GBP: UK Industrial production, Bank of England Chief Economist Huw Pill speech
USD: University of Michigan consumer sentiment, Fed speeches
The April US consumer price index (CPI) report published on Wednesday 10th May will be exactly one week after the Federal Reserve raised rates and signalled a pause in further increases.

Given how Fed Chair Jerome Powell has left the door open to further tightening if incoming economic data warrants, this could add more spice to the report.

CPI Forecasts
Markets are forecasting:

CPI year-on-year (April 2023 vs. April 2022) to remain steady at 5.0%.
Core CPI year-on-year to cool 5.4% from the 5.6% in the prior month.
CPI month-on-month (April 2023 vs March 2023) to rise 0.4% from 0.1% in the prior month.
Core CPI month-on-month to cool 0.3% from the 0.4% in the prior month.
Ultimately, further evidence of inflation slowing down could reinforce expectations around the Federal Reserve pausing and eventually cutting interest rates. Should inflation remain sticky, this could rekindle bets around the Fed leaving interest rates higher for longer.

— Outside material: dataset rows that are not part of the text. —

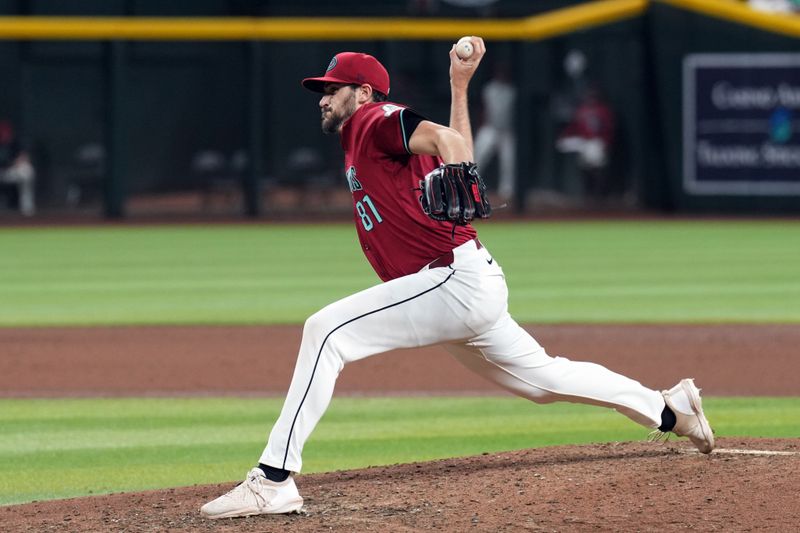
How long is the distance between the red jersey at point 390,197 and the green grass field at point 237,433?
1.32 m

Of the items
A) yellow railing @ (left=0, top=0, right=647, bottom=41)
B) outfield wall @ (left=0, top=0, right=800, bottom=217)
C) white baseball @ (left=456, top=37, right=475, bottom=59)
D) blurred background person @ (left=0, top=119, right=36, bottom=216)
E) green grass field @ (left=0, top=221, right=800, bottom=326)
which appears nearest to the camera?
white baseball @ (left=456, top=37, right=475, bottom=59)

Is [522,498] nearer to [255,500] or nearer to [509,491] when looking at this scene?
[509,491]

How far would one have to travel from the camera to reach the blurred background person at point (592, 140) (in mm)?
21078

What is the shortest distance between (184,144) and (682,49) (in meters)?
7.55

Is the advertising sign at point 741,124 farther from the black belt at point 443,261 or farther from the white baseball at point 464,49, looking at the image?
the black belt at point 443,261

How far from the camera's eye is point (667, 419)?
520 centimetres

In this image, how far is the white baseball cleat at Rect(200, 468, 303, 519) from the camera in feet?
14.9

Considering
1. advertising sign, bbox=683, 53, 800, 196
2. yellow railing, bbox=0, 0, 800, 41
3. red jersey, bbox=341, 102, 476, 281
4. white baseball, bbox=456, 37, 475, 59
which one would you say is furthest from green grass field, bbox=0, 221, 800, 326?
red jersey, bbox=341, 102, 476, 281

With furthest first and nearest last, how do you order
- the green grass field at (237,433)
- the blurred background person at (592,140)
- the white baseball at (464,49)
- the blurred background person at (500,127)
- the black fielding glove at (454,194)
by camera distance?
the blurred background person at (592,140) < the blurred background person at (500,127) < the green grass field at (237,433) < the white baseball at (464,49) < the black fielding glove at (454,194)

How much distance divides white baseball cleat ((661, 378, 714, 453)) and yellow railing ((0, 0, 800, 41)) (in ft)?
49.5

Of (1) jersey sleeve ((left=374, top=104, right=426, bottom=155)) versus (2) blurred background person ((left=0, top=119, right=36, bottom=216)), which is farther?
(2) blurred background person ((left=0, top=119, right=36, bottom=216))

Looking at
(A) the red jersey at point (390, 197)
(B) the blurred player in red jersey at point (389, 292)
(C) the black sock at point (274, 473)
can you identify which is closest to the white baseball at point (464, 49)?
(B) the blurred player in red jersey at point (389, 292)

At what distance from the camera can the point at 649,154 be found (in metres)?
21.2

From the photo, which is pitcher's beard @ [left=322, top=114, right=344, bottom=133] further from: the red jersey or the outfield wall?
the outfield wall
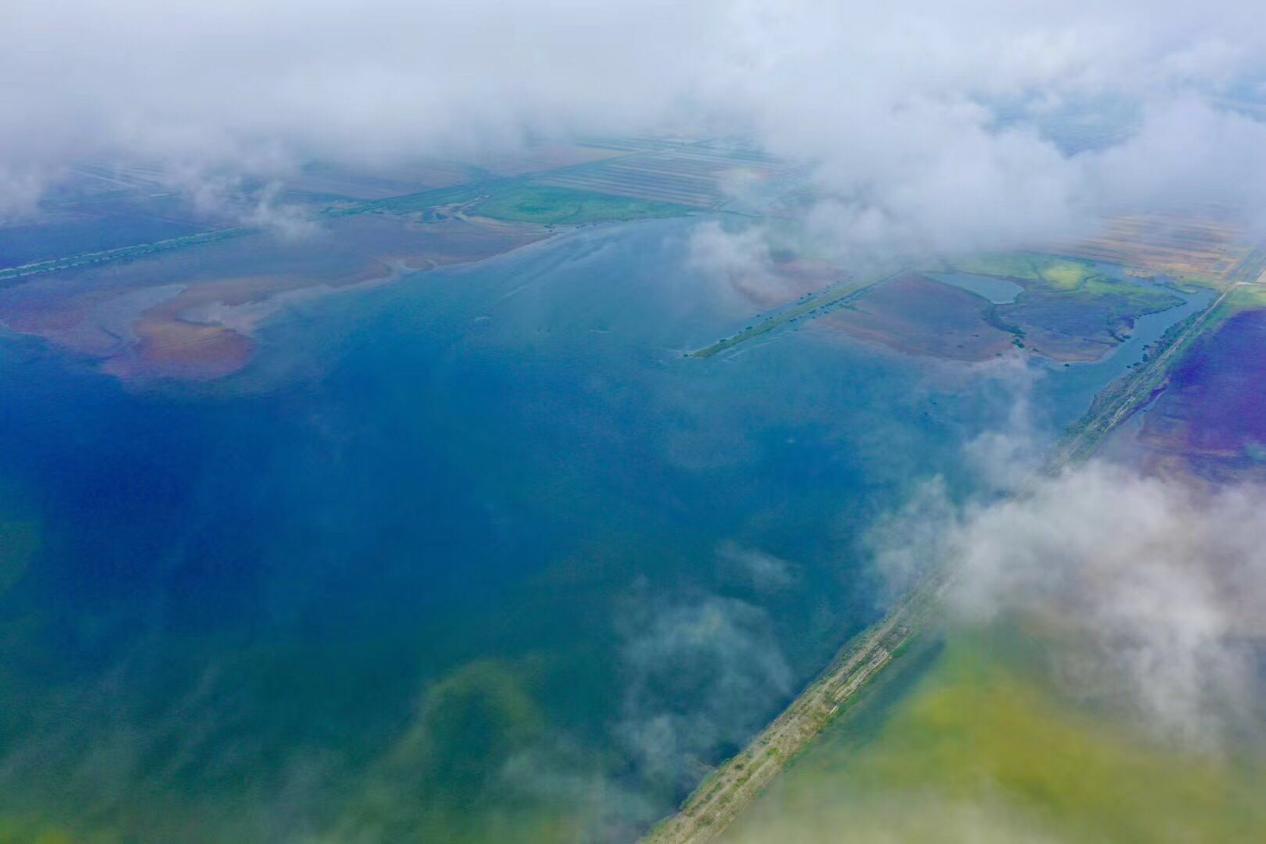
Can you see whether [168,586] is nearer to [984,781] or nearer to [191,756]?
[191,756]

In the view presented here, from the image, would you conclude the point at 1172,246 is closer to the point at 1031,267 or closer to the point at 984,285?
the point at 1031,267

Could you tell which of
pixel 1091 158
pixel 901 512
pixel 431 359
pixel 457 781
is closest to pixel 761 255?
pixel 431 359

Expectations are rising over the Federal Reserve cutting interest rates with the chance of a 25-basis point cut in July currently priced at 53%, according to Fed funds futures! It will be interesting to see how the incoming inflation data shapes market expectations around the central bank’s next move.

How Might the Markets React to the CPI Report?
With all of the above discussed, here’s how these 3 assets could react to the US CPI report

USD Index
The past few months have been rough and rocky for the dollar as investors weighed the prospects of the Federal Reserve pausing and then eventually cutting interest rates. More pain could be in store for the dollar if US inflation cools more than expected in April.

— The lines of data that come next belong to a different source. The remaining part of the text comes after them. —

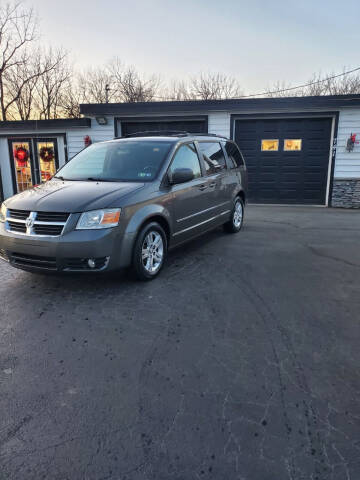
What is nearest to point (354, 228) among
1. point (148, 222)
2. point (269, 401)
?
point (148, 222)

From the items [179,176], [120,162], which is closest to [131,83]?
[120,162]

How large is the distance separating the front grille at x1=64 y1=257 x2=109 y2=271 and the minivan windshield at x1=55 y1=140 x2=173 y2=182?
121 centimetres

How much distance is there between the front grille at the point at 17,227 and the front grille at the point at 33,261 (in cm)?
26

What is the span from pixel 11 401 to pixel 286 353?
201cm

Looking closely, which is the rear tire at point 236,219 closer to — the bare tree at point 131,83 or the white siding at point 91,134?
the white siding at point 91,134

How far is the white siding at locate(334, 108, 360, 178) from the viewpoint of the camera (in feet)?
34.2

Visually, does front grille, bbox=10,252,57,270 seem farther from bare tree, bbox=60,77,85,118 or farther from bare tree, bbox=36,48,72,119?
bare tree, bbox=60,77,85,118

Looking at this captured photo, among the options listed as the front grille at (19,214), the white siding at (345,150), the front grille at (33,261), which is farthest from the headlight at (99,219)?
the white siding at (345,150)

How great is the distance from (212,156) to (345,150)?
6.71 meters

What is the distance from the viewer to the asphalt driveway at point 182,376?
1.79 m

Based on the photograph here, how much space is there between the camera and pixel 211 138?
20.0ft

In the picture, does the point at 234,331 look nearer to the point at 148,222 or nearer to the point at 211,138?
the point at 148,222

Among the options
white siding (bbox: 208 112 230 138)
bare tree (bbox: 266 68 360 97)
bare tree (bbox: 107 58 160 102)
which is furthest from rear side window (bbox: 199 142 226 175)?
bare tree (bbox: 266 68 360 97)

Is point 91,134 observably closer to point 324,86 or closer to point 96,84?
point 96,84
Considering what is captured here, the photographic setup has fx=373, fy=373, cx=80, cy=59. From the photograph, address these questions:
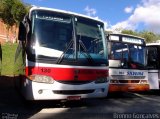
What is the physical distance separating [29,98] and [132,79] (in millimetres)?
5696

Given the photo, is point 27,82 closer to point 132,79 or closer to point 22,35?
point 22,35

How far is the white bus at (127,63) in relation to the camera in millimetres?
14827

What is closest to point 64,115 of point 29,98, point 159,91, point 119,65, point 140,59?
point 29,98

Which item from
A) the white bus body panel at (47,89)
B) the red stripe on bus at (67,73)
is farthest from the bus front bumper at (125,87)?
the white bus body panel at (47,89)

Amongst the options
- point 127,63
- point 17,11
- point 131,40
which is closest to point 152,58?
point 131,40

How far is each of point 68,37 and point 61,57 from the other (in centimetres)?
74

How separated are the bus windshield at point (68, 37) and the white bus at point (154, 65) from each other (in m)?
4.81

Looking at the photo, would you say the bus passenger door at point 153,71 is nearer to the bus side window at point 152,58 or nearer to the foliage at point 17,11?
the bus side window at point 152,58

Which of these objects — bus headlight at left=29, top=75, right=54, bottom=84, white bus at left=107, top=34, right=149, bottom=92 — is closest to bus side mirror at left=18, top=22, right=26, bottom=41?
bus headlight at left=29, top=75, right=54, bottom=84

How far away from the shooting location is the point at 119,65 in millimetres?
14898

A soft inflation print may drag the USD Index toward the 100.72 level. Should prices experience a bearish breakout, this could open the doors toward 100.
A sticky inflation print could throw a lifeline to dollar bulls, propelling back above 101.50 with 102.34 acting as a key level of interest.
SPX500_m
After being trapped within a range for the past few weeks, could a breakout be on the horizon for the SPX500_m?

If the inflation numbers beat expectations, this may trigger a bearish breakout on the SPX500_m – taking prices below the 4050-support level.
Should the inflation numbers come in lower than market forecasts, SPX500_m bulls could be injected with renewed confidence as expectations intensify over the Fed ending its rate cycle. This could send the index back toward the 4180 resistance level and beyond.
Gold
It may be wise to fasten your seatbelts for potential volatility on gold due to its high sensitivity to inflation data and US interest rate expectations. The precious metal remains bullish on the daily charts despite prices pulling back from near-record highs.

A soft inflation report could sweeten appetite for the zero-yielding asset as bets rise over the Fed cutting rates in 2023. This development could push the metal back towards the 2023 high of $2063 with bulls eyeing $2070 and the all-time high at $2075.
A stronger-than-expected inflation number could drag gold prices back toward the psychological $2000 level.